I wonder why Google has donated $11.5 million to the same entities that already get masses of money from anti-trafficking funders. Do they need to polish their reputation a bit in mainstream eyes and Rescue is now a guarantee to achieve this? What’s hardest for me to comprehend is why they wouldn’t want to show creativity and even innovation by getting some interns to do research and find some new groups to fund. Why not claim originality in philanthropy if your main corporate claim is how special and interesting and original your technology is? Instead they said:
Each year we focus some of our annual giving on meeting direct human need . . . Google chose to spotlight the issue of slavery this year because there is nothing more fundamental than freedom.
Truly lame.
I have gathered together here some of the best links to stories that bring into question Rescue as the principle mechanism for helping victims. The Rescue tag on this website includes many more blog posts with more resources, but here is, first, an array of striking commentaries on what so few people question: the efficacy of Rescue operations.

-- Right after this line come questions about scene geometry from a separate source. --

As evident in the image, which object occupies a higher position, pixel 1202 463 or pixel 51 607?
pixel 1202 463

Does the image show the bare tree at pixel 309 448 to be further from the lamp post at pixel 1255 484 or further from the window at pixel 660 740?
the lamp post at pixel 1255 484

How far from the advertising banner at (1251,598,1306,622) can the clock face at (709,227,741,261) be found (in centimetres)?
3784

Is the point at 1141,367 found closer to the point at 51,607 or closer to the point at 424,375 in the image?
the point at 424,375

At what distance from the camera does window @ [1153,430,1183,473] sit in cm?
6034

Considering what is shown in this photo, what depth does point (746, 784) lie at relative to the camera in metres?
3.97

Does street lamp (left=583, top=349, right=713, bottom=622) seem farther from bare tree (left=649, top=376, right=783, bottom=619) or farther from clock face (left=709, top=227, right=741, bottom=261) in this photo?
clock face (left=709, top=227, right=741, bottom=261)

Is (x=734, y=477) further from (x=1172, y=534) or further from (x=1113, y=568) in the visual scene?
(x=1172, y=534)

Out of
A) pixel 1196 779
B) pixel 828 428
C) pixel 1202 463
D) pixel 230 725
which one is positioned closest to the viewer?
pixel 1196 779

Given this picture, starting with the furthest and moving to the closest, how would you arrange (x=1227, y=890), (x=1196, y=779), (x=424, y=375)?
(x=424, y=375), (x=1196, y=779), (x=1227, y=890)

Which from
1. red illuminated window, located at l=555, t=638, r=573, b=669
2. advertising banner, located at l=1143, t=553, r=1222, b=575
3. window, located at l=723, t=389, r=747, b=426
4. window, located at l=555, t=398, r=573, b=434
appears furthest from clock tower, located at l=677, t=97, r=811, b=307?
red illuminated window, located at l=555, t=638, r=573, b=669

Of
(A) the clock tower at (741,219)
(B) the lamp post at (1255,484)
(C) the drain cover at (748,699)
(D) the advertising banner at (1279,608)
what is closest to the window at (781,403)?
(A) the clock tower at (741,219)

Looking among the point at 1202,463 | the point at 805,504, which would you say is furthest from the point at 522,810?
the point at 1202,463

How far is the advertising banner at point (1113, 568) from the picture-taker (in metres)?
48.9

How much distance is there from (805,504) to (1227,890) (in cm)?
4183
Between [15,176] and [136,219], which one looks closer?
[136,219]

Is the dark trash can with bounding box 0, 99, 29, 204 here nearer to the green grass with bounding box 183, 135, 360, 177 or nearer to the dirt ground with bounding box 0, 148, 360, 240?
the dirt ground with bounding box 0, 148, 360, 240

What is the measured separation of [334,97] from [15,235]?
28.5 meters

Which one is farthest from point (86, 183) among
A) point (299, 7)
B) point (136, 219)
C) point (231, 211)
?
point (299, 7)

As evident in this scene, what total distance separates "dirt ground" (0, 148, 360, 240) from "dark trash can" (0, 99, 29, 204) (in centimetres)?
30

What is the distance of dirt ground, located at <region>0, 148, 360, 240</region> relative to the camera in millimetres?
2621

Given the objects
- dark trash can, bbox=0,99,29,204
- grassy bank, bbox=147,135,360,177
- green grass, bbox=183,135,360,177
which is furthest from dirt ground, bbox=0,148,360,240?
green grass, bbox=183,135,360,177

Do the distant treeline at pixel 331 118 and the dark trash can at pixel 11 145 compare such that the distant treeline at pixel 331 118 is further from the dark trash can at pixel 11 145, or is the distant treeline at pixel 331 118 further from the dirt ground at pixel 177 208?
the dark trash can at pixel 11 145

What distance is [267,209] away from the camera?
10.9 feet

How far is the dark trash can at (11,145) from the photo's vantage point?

Note: This is not about everything that can be wrong with Rescue operations in theory or fact but a list of news stories specifically about people who don’t want to be rescued. For their own reasons, for structural-inequality reasons, inside crappy patriarchy and unfairness everywhere. This is not a list about who is happy or whether selling sex ever feels like a job. And it does not mean that no one is ever glad to be rescued. Instead it shows that Rescue is highly problematic, all over the world. Finally, the list isn’t comprehensive; there must be numerous stories I missed. Most are from the past year and a half but one about ladyboys goes back to 2008.
- Women resist rescue by anti-trafficking police, who admit it, July 2011
- Saved at last? or Sex Workers Don’t Want Rescue? Stories from India, October 2010
- Chinese trafficked sex workers refuse rescue from Congo, January 2011
- Even sex-trafficked brothel workers reject raids and rescues, August 2011
- Saving prostitutes or chasing out sex workers: Don Benzi, Abruzzo and deforestation, October 2010
- Teen prostitutes don’t want to be saved so they must be brainwashed, right?, October 2011
- Bangalore sex workers reject rescue by Supreme Court judge, March 2011
- Cambodia Ladyboy Rescue Goes Wrong, November 2008
- Sex Workers on Sunday: what people say themselves about exchanging money for sex, April 2011
Charlotte Cooper (author of Obesity Timebomb), produced the picture of Ashton Kutcher at a postprandial drawing session in Stratford a couple of months ago. My own depiction of Mira Sorvino wasn’t nearly as good.
–Laura Agustín, the Naked Anthropologist
Ha ha! I didn’t really think you’d use it! I’m beaming with pride.